Siapa dia? Aku bertanya-tanya. Dan bagaimana dia bisa begitu dekat dengan Tante tere? Sangat cepat? Kantor itu di gedungnya yang aku yakin adalah untuk keluarga; Itu jelas miliknya. Yang berarti dia sangat dalam lingkaran.

"Lala?" Tante tere bertanya, melihat sekeliling Rinal untuk menemuiku di ambang pintu. Matanya melebar dengan cara aku berpakaian. Jins dan rambut basah, sepatu bot berlumpur. Sebuah jas hujan tua yang aku temukan di lemari tukang kebun. "Apakah kamu baik-baik saja?"

Pada saat itu, Rinal berbalik, wajahnya mendaftarkan apa pun. Tidak mengejutkan atau kebahagiaan atau kemarahan atau jijik. Bahkan tidak memori pantatku menggeram kemaluannya ketika aku datang begitu keras. Aku meninggalkan tubuhku.

Nggak. Rinal menatapku seperti kita orang asing. Dan itu bagus dengan aku.

Dia sedang melupakan kejadian tadi malam.
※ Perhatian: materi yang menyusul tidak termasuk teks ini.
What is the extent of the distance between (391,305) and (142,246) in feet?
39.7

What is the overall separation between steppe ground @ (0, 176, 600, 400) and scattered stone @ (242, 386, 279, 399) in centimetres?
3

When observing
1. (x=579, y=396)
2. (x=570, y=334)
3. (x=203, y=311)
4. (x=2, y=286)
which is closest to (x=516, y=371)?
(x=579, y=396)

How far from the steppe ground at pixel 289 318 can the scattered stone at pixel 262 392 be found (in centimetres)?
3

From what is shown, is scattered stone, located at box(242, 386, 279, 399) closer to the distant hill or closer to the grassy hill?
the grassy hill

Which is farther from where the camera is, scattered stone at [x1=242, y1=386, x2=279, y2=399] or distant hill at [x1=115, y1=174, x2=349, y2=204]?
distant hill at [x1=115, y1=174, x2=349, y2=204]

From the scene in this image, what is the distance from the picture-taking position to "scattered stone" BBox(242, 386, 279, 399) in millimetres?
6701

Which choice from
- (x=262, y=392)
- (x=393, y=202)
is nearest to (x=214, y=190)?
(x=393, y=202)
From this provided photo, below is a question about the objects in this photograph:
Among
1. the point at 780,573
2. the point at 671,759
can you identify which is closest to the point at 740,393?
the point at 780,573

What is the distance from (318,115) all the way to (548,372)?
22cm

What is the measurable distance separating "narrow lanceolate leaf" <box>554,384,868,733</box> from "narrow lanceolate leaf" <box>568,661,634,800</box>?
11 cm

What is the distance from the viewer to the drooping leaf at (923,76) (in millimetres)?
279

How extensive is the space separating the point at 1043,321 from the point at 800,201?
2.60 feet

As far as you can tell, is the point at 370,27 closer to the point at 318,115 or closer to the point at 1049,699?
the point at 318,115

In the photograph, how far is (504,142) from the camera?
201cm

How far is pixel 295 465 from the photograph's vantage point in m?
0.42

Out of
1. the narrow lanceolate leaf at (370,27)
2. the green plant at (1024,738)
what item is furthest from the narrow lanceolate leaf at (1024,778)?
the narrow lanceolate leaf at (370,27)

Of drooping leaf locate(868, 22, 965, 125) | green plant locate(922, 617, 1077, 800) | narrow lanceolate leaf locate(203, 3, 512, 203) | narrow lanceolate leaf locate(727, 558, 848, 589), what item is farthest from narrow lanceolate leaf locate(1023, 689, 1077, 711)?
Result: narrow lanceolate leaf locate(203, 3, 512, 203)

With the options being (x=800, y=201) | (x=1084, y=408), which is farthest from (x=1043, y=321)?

Bukan hanya tubuh aku, tetapi di kepala aku juga. Mendorong aku dari jebakan itu, aku tinggal di, terlalu takut untuk meminta apa yang aku inginkan dalam ketakutan dibawa pergi.

Terlalu takut untuk menginginkan apa pun.

Aku merasa lebih kuat karena telah meminta sesuatu, bahkan jika itu sesuatu yang aneh dengan tangan pria itu di tubuh aku. Bahkan jika mendapatkan apa yang aku inginkan mengirim aku ke suatu tempat gelap dan memalukan.

Seks itu sangat mudah bagi sebagian orang. Mengapa begitu sulit untukku.

"Aku baik-baik saja," kataku. "Aku berharap kita bisa bicara?" Tatapanku menjentikkan Rinal, dan aku senang mengendus-endus. "Sendirian."

"Tentu saja," katanya. Saat dia berdiri, dia mengangguk di Rinal yang berbalik dan berjalan ke pintu. Menyikat begitu dekat dengan aku, aku bisa melihat bekas luka di bawah lehernya. Aku menyaksikannya pergi, semua tetapi berani dia menatapku.

Tentu saja, dia tidak melakukannya. Karena pada akhirnya, aku adalah seorang janda Senator, teman baik bosnya, dan dia adalah bantuan.

Sekarang siapa pengecut itu? Aku pikir. Tetapi tidak tentu merasa lebih baik untuk pemikiran itu.

Pintu ditutup di belakangnya, dan Tante tere menunjuk ke kursi gading di depan mejanya.